Exercise materials: Begin
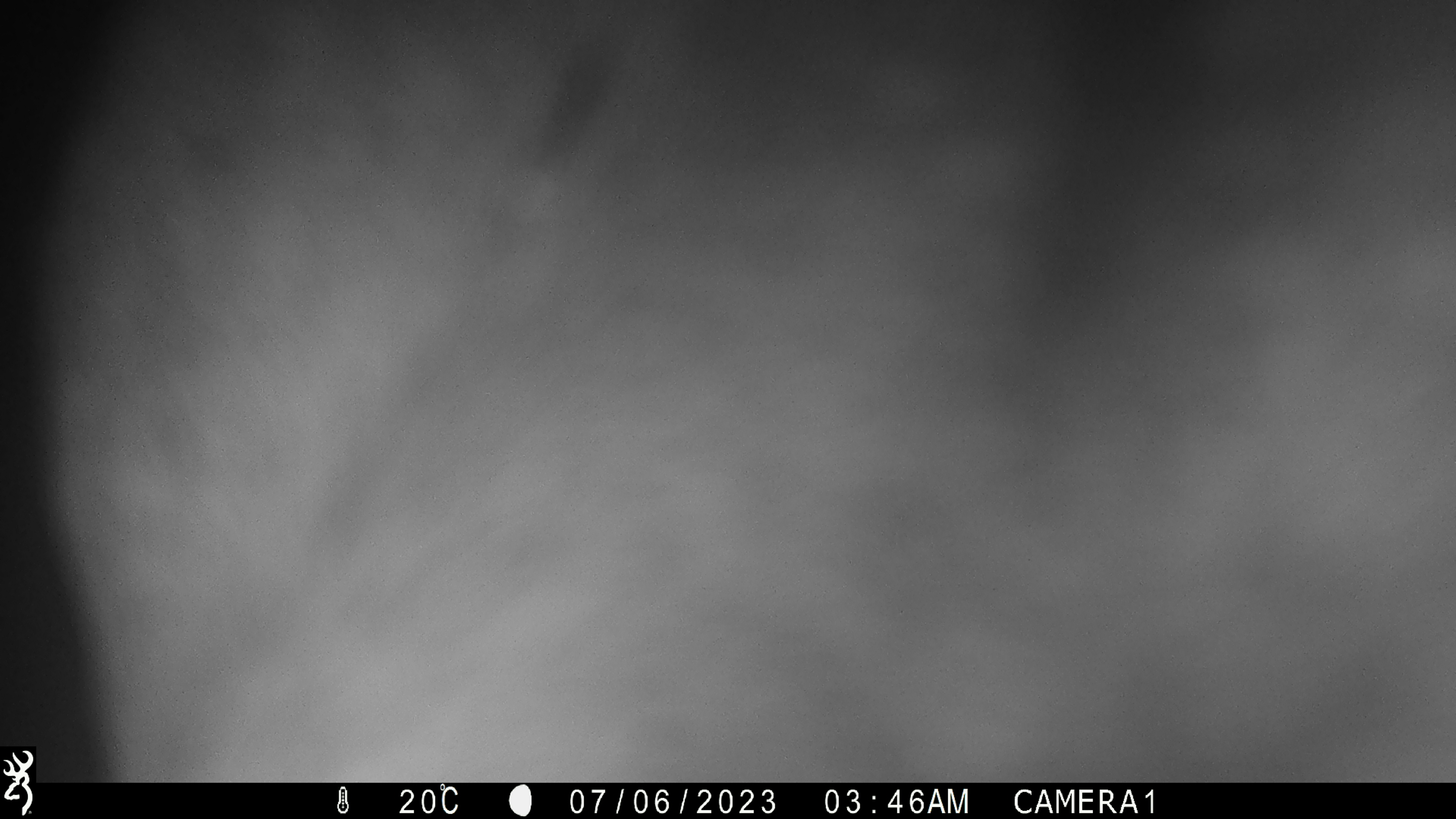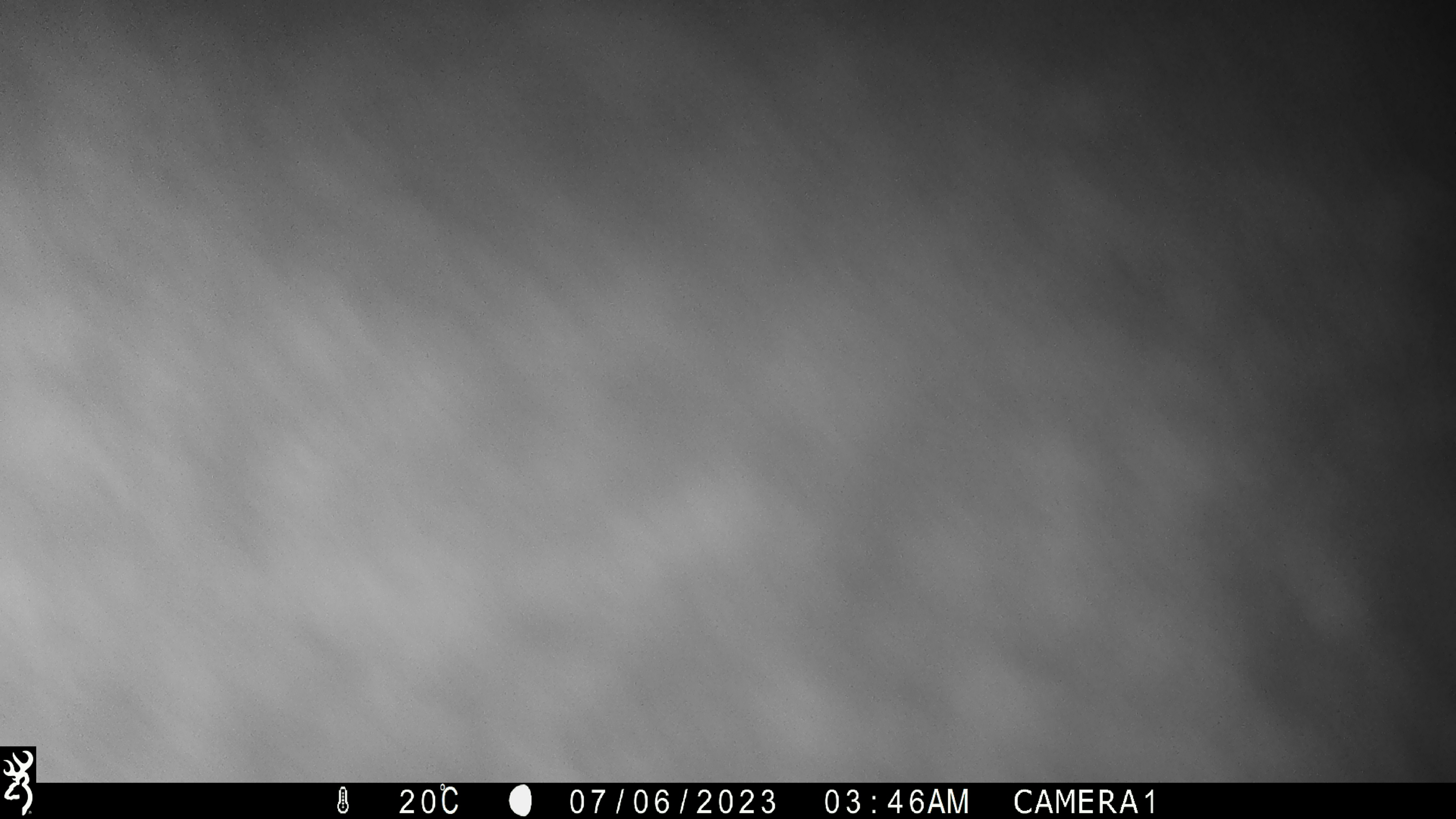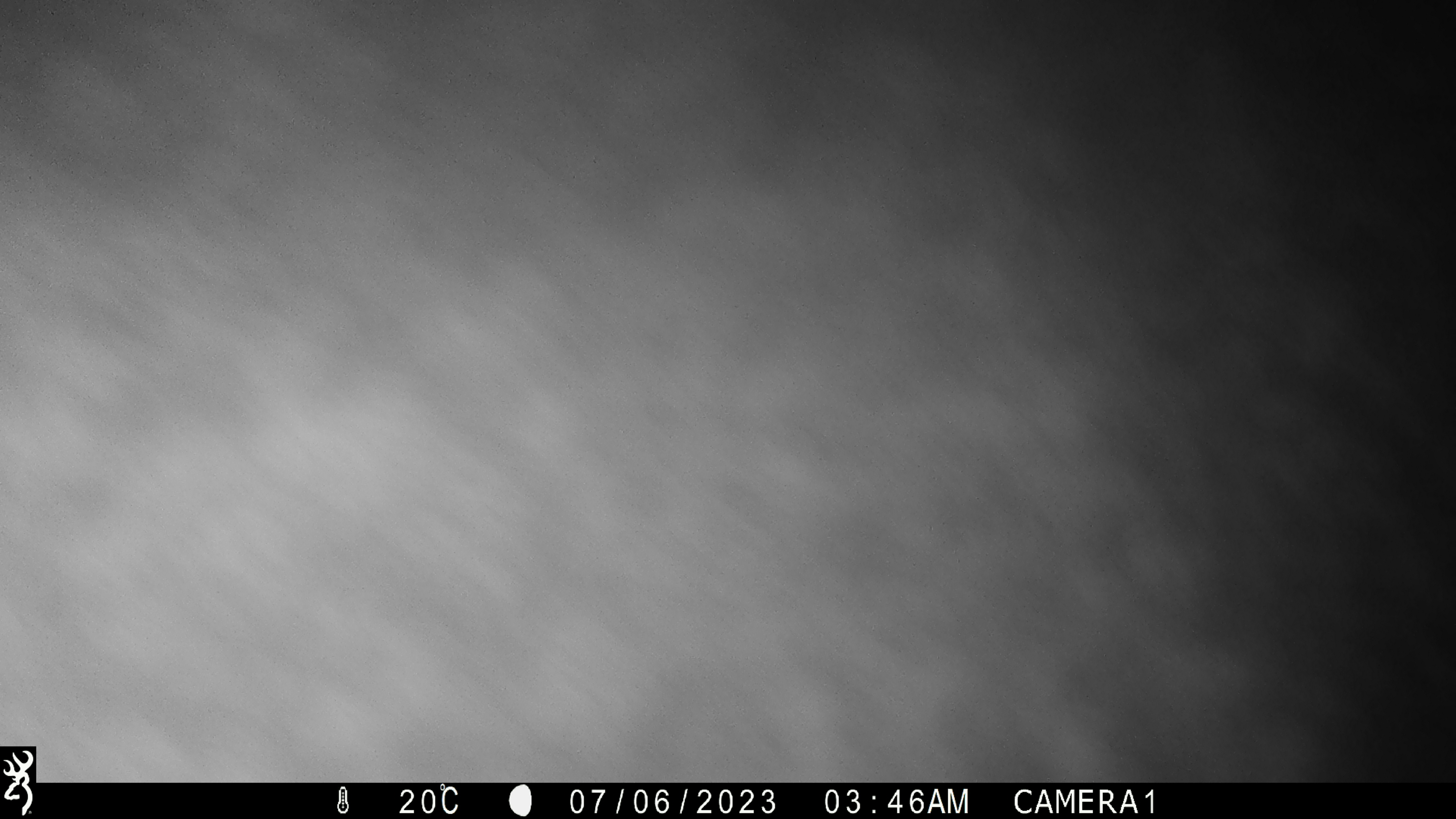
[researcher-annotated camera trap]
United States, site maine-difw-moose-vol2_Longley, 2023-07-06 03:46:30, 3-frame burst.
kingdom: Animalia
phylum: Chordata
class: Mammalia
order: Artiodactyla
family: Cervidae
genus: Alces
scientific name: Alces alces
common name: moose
Exercise materials: End
Exercise materials: Begin
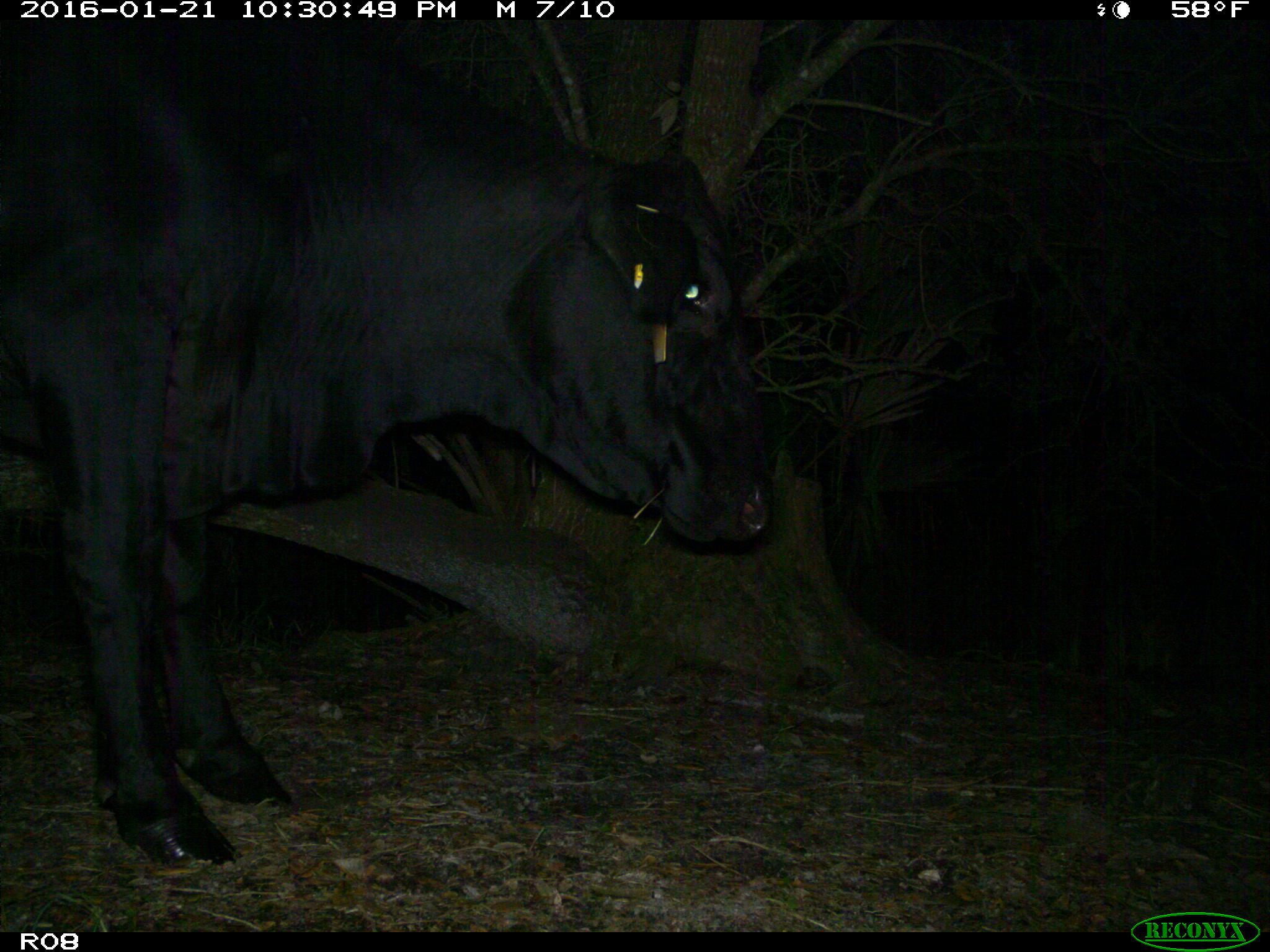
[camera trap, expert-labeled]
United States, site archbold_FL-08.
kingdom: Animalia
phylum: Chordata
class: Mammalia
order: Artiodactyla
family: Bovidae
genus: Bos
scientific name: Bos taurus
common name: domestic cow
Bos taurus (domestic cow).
Exercise materials: End
- Exercise:
Looking at the data above, write out exactly the lines that start at the one containing "[researcher-annotated camera trap]" and end at the one containing "common name: moose"; include both and nothing beyond.

- Result of the task:
[researcher-annotated camera trap]
United States, site maine-difw-moose-vol2_Longley, 2023-07-06 03:46:30, 3-frame burst.
kingdom: Animalia
phylum: Chordata
class: Mammalia
order: Artiodactyla
family: Cervidae
genus: Alces
scientific name: Alces alces
common name: moose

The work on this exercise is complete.